The Hicksville Water District faced a difficult task when high levels of nitrates and volatile organic compounds (VOCs) were found in two of their water supply wells. The source of the contamination was determined to be former residential septic systems that were still in place, over-fertilization of lawns and farms, and industrial operations in the area.
H2M was tasked with finding the most viable and cost effective treatment solution to correct the nitrate and VOC problem. The nitrate issue was addressed with the addition of an ion exchange system. The idea behind an ion exchange system is to run a water stream through a pressurized vessel containing ion-exchange resin. The resin consists of small beads (0.5 to 1 mm in diameter) made from an organic material. The beads appear solid, but allow for microscopic particles to pass in and out of their skins, much like living cells transfer solutions through their cell walls. In this case, the ion exchanger removes nitrates from the water stream, which is then blended back into the pumped well water.

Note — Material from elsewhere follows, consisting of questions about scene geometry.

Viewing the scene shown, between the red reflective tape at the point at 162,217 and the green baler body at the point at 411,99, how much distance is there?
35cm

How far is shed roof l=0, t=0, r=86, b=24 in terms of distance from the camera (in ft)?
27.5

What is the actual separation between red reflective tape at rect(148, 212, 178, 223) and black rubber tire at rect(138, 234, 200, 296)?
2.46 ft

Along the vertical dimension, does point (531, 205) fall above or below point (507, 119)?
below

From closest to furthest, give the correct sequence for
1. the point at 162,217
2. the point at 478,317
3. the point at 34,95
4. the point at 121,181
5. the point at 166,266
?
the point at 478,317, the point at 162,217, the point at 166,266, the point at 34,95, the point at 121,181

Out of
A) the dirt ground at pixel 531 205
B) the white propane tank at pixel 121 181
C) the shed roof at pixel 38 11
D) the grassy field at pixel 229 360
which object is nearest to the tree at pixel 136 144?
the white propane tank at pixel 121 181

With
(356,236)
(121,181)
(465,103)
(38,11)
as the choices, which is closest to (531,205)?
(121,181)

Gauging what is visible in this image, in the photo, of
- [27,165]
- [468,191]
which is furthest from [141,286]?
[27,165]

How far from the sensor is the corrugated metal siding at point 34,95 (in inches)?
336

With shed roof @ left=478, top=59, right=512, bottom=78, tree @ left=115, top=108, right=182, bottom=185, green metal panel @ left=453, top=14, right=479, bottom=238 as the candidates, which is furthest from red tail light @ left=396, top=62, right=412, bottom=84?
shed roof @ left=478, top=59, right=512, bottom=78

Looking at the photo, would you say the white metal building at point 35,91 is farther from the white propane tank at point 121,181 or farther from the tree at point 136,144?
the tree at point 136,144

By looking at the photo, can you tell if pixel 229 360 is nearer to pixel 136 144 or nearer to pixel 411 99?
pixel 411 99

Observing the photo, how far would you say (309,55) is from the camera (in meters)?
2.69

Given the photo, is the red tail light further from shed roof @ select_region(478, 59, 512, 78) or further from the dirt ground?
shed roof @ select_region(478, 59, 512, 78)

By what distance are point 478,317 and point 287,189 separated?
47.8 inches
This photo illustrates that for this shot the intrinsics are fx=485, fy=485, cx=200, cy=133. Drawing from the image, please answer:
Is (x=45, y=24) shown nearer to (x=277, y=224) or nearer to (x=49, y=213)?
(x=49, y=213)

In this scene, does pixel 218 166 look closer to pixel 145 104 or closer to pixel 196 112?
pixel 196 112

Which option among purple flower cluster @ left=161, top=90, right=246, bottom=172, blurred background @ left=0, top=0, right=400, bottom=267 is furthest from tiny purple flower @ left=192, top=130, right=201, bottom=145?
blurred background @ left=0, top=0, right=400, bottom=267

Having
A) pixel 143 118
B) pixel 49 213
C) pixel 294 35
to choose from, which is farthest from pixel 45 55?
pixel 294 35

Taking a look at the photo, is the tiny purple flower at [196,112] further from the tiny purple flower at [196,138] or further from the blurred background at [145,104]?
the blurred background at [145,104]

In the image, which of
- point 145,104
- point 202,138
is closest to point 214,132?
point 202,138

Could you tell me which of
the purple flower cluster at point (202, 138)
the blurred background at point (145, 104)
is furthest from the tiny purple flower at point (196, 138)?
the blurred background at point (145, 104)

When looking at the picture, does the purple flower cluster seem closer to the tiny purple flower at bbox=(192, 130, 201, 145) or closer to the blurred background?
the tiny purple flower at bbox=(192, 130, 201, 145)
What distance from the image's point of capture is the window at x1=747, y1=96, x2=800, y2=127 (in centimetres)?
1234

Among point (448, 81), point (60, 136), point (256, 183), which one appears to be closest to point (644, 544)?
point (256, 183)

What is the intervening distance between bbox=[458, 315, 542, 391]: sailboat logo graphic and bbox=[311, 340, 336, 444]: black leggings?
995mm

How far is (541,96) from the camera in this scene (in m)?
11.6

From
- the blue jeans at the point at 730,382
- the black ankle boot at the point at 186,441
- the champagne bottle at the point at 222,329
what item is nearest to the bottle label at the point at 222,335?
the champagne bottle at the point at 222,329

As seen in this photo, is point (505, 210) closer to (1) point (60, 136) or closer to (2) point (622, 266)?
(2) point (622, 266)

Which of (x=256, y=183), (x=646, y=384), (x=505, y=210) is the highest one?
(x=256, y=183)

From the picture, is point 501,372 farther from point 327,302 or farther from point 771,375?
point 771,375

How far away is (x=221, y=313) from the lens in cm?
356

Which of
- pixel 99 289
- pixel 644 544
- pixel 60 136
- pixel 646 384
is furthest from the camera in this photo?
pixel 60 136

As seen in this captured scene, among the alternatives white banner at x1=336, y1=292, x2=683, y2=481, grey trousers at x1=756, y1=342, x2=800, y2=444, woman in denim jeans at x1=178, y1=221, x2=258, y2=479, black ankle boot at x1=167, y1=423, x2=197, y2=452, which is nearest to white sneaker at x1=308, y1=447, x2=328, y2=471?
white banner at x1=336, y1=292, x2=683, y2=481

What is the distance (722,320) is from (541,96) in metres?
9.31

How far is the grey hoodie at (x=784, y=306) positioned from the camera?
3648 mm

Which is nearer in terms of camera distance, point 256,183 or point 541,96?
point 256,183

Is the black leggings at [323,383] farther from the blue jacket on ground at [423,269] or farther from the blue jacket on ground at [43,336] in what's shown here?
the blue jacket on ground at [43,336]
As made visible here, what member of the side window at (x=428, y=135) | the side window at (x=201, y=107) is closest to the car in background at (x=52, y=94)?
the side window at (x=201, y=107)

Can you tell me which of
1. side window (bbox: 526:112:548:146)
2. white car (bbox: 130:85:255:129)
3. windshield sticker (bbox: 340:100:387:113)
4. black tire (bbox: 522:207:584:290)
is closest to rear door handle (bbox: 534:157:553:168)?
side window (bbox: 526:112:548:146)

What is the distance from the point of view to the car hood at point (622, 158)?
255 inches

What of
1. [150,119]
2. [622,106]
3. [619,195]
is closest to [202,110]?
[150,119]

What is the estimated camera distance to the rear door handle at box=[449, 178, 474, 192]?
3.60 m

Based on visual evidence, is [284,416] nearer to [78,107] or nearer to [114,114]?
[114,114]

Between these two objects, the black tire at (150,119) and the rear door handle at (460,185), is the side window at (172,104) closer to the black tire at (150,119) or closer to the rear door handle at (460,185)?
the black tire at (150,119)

Removal of VOCs was handled using an air stripping system. Using a tower for this process, the contaminated water is sprayed into the top of the tower and allowed to filter down through a plastic packing medium which increases the surface area of the water. At the same time, air is forced into the base of the tower and exhausted out the top. As the air and water droplets collide, VOCs attach to the air molecules and are “stripped” out of the water stream. The cleaner water then exits the tower base and is returned to the water supply.
H2M’s completed design included a new building to house the ion exchange process, a new air stripping tower, pump modifications and a new process control system. With a flow rate of 3.4 MGD, the new water treatment processes reduce nitrates and VOCs to well below maximum contaminant levels (MCL) for both compounds.